__DIRECTIONS__
Reproduce verbatim the rows from the line containing "By how much" through the end of the rows, inclusive.

Start of EXERCISE MATERIALS

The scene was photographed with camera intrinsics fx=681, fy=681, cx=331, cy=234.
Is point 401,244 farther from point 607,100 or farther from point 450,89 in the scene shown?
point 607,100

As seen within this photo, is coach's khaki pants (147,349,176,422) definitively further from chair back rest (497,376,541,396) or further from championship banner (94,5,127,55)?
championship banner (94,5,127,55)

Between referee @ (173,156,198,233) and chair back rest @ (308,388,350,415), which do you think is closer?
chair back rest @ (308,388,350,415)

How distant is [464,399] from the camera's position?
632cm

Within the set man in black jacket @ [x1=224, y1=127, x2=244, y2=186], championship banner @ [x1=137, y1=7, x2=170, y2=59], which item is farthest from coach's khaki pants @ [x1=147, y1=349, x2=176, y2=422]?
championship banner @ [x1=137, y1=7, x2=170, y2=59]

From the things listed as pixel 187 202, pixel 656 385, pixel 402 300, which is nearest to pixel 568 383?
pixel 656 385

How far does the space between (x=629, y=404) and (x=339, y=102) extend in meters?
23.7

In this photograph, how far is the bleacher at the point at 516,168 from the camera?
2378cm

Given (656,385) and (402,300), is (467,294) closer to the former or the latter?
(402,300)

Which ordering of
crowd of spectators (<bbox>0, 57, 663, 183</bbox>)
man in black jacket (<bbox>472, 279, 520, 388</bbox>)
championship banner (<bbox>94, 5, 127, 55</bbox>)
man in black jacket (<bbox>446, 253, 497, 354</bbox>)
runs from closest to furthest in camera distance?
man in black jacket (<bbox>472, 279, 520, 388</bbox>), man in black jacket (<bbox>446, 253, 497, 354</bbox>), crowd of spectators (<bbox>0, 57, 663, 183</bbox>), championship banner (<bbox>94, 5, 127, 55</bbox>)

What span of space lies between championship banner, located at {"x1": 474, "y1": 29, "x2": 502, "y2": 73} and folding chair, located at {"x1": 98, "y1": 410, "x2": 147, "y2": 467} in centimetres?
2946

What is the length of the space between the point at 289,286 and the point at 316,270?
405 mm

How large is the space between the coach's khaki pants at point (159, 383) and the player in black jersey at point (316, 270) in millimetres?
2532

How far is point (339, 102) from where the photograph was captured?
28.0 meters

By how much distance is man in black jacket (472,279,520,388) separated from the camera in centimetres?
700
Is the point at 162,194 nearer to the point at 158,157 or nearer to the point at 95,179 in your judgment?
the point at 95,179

End of EXERCISE MATERIALS

__RIGHT ANSWER__
By how much distance is man in black jacket (472,279,520,388) separated from the camera in centimetres?
700
Is the point at 162,194 nearer to the point at 158,157 or nearer to the point at 95,179 in your judgment?
the point at 95,179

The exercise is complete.